Once these have been decided on then you need to move onto some other larger issues:
What size location would be adaptable for this event
How far in advance would reservations need to be made
Does the facility or the state require event insurance
Who would do the actually coordinating for the activities, location, insurance, etc.

I am not trying to throw a wrench into the mix, but I do want everyone to be aware of some of the background things that some might not think about. They are not insurmountable, but there is a lot to cover. Hell, even something as small as lining up baby sitters can be tough at times.


----------



## Frighteners Entertainment

Great advice R.
I just want to see if there was an inspiration on involvement...
I haven't really even talked yet....now we have a poll! lol

I just wanted to discuss it ...?


----------



## Fiend4Halloween

frstvamp1r said:


> two of my good friends run a nightclub here in Los Angeles...any West Coasters can meet up there, how much more Halloweeny could it be? Well it IS a goth club...hehehe.
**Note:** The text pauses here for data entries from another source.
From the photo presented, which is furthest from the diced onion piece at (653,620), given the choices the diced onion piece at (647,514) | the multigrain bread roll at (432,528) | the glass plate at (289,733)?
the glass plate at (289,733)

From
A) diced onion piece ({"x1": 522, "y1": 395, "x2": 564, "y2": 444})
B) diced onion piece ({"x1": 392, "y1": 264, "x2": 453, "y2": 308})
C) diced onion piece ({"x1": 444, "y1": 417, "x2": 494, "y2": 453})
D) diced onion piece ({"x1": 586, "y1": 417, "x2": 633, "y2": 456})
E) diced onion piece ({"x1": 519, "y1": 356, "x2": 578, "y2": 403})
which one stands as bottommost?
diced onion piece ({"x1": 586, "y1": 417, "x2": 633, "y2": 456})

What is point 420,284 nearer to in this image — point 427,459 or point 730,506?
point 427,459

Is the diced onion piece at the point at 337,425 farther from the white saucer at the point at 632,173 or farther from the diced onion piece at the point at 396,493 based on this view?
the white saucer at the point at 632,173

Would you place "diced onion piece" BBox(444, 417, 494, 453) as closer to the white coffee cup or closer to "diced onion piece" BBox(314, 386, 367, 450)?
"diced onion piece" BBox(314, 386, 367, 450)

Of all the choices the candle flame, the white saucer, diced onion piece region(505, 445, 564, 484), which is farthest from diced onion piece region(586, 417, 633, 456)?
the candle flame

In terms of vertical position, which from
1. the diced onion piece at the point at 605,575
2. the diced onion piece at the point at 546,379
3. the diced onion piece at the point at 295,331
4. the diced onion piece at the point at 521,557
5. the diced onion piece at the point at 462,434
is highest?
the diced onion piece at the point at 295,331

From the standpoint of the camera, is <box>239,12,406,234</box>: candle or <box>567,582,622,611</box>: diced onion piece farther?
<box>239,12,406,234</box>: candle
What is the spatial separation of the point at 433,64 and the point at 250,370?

A Goth club??!!!!!! I'm sooooooo there!!! What's the name of it ??


----------



## The Watcher

I know after meeting everyone. What a great time we can have. So I am also willing to do my best to make it. I am grounded the rest of this year, I think. My DD is getting Married in Sept. So I will be broke!  But after that I might be up for a visit some where.


----------



## dynoflyer

Salem, MA works for me!


----------



## frstvamp1r

Fiend4Halloween said:


> A Goth club??!!!!!! I'm sooooooo there!!! What's the name of it ??
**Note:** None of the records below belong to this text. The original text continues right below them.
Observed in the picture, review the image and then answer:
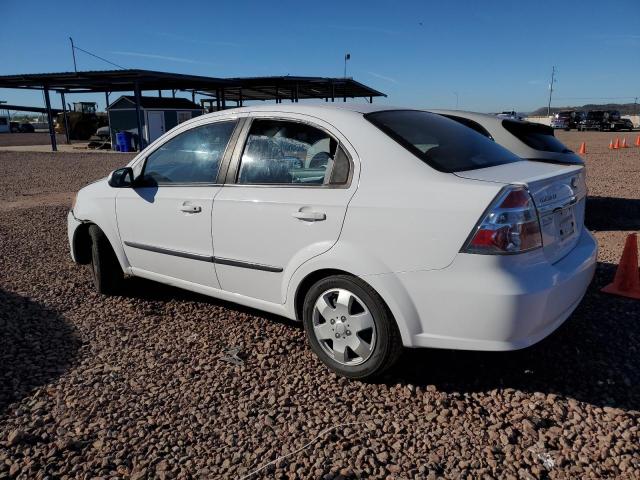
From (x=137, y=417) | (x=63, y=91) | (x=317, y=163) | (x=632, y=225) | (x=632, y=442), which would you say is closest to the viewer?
(x=632, y=442)

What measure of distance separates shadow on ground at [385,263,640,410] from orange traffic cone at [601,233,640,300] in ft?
2.06

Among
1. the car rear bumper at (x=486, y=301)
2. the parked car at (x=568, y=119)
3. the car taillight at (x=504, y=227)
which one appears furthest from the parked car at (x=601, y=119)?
the car taillight at (x=504, y=227)

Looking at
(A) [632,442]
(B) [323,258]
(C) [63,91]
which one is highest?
(C) [63,91]

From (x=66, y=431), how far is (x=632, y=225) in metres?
7.25

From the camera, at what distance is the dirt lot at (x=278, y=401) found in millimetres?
2408

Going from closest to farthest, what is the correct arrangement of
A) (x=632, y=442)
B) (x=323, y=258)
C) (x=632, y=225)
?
(x=632, y=442), (x=323, y=258), (x=632, y=225)

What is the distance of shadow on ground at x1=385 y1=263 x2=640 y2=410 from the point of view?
2.97 m

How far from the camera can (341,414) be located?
278cm

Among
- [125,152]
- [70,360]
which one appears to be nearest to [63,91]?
[125,152]

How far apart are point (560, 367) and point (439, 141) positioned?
163cm

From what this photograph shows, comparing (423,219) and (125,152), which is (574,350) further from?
(125,152)

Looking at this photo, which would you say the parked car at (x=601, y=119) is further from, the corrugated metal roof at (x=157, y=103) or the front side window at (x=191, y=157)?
the front side window at (x=191, y=157)

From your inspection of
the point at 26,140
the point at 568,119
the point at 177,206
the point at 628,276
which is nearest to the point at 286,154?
the point at 177,206

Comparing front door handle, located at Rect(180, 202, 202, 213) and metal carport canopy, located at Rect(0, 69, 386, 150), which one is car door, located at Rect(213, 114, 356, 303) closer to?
front door handle, located at Rect(180, 202, 202, 213)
The clubs that my two friends run is Malediction and Porcelain, but we also have a Gothic Skate Ring too called WumpSkate...PM if you want more info.


----------



## Zombie-F

I've got to say, if there were to ever be a HauntForum gathering, it will be within driving distance of myself, preferably somewhere in Massachusetts. Even if I am not the person doing all the organizing I would need to have a hand in everything if I am going to put the forum's name on the event and that can only realistically happen if it's somewhere close by.

We do need to take a lot of what Ralph (Ironman) said into consideration. It's those sorts of details that often get overlooked and he's been through this before so he has a lot of experience with this sort of thing.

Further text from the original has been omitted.